What needs to be done: Write out the entire piece on the Charleston church shooting word for word, changing nothing.

Source text Start Marker

There are two things about the horrible crime in Charleston that I can’t shake just yet.
The first is a witness’s report that the killer spent nearly an hour among his future victims as they held a Bible study and prayer meeting before he began to open fire. We don’t know exactly what they said, but if it was anything like my experiences, it was an hour of lamentation and exhortation, of asking forgiveness and offering praise, of the pain but also the hope we have in this life.
To sit through as much, and still to pull out the weapon and aim it at another human being and pull the trigger, and to aim again and pull the trigger again, and again, and again, and again, and again, and again, and again, and again — it brings to mind the Bible’s description of one whose heart has become calloused, who hardly hears with his ears and has closed his eyes.
The second is a realization that this Father’s Day will be dramatically different for two girls who lost their daddy Wednesday night, and for the man whose son did the killing.
Nine people died in the ambush at Emanuel AME Church, each one precious to friends and family and we who mourn with them. But what hits me hardest is the thought of those two girls waking up Sunday morning and, instead of making a Father’s Day breakfast in bed for their dad, the Rev. Clementa Pinckney, facing a void that stretches from their home to the church where he served and died, and beyond, for the rest of their lives.

Source text End Marker
Data supplied Start Marker

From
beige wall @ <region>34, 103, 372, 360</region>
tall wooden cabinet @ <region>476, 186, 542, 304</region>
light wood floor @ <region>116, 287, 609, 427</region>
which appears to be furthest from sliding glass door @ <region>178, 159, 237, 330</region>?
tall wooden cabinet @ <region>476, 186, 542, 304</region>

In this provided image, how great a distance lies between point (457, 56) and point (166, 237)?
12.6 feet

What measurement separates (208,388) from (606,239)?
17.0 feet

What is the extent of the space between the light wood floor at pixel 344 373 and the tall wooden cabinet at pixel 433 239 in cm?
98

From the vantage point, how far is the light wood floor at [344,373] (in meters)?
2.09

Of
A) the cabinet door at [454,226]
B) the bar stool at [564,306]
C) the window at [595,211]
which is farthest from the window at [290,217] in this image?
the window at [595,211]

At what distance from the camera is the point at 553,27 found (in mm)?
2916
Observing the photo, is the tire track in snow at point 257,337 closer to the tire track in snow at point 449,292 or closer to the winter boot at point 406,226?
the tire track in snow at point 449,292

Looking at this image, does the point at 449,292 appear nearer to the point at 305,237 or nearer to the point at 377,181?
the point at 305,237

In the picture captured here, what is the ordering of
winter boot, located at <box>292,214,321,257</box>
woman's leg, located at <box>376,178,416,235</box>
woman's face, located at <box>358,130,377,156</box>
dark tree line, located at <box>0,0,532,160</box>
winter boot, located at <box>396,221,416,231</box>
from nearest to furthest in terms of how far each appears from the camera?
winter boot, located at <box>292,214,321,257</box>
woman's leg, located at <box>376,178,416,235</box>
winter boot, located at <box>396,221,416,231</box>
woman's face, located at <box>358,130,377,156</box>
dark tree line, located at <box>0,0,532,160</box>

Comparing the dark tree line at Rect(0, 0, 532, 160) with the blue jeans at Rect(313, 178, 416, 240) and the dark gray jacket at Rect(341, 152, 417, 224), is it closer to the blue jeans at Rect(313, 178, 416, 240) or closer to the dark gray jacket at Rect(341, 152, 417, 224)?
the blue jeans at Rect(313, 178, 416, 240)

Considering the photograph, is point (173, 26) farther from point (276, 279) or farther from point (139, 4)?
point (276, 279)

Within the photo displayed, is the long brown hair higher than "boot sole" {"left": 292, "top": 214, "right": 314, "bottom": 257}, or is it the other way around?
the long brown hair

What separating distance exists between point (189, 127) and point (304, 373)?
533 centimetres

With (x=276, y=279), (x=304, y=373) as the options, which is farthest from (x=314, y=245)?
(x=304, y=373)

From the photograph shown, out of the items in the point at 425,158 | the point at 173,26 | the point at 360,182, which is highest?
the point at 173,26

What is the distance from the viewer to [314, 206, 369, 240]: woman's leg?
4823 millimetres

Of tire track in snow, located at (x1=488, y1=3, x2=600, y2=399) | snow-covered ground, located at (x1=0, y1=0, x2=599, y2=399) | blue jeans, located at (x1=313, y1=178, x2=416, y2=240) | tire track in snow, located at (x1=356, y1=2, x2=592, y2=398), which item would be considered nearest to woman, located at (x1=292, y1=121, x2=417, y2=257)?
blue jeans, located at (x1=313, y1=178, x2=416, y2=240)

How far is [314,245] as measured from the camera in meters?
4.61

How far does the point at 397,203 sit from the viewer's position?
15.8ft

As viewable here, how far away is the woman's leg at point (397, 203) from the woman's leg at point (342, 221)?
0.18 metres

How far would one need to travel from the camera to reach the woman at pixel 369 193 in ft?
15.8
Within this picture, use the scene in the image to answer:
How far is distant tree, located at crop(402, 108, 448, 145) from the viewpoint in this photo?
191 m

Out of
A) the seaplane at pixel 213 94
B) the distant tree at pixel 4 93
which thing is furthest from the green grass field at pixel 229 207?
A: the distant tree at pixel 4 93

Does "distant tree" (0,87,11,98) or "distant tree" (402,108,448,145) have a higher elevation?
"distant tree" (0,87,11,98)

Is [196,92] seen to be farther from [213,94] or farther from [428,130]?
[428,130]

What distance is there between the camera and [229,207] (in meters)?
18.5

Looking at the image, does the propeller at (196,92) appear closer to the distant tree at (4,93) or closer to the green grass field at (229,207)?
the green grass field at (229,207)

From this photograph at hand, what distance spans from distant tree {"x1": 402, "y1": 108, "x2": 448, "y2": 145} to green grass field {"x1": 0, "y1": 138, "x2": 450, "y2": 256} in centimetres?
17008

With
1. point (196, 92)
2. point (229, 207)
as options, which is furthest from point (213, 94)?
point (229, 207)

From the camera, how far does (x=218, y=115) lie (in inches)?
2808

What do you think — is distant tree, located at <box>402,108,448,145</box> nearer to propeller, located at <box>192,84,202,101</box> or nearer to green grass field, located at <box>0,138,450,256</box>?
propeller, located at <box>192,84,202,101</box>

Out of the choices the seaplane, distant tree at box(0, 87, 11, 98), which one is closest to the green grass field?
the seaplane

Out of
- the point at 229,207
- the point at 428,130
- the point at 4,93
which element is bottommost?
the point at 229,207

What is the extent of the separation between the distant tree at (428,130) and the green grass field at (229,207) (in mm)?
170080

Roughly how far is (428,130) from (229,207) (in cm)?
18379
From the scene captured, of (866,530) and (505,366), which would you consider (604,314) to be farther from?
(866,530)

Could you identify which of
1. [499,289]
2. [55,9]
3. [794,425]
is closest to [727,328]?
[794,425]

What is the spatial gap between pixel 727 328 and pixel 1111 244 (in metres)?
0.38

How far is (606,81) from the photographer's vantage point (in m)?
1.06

Data supplied End Marker

Exercise output:
There are two things about the horrible crime in Charleston that I can’t shake just yet.
The first is a witness’s report that the killer spent nearly an hour among his future victims as they held a Bible study and prayer meeting before he began to open fire. We don’t know exactly what they said, but if it was anything like my experiences, it was an hour of lamentation and exhortation, of asking forgiveness and offering praise, of the pain but also the hope we have in this life.
To sit through as much, and still to pull out the weapon and aim it at another human being and pull the trigger, and to aim again and pull the trigger again, and again, and again, and again, and again, and again, and again, and again — it brings to mind the Bible’s description of one whose heart has become calloused, who hardly hears with his ears and has closed his eyes.
The second is a realization that this Father’s Day will be dramatically different for two girls who lost their daddy Wednesday night, and for the man whose son did the killing.
Nine people died in the ambush at Emanuel AME Church, each one precious to friends and family and we who mourn with them. But what hits me hardest is the thought of those two girls waking up Sunday morning and, instead of making a Father’s Day breakfast in bed for their dad, the Rev. Clementa Pinckney, facing a void that stretches from their home to the church where he served and died, and beyond, for the rest of their lives.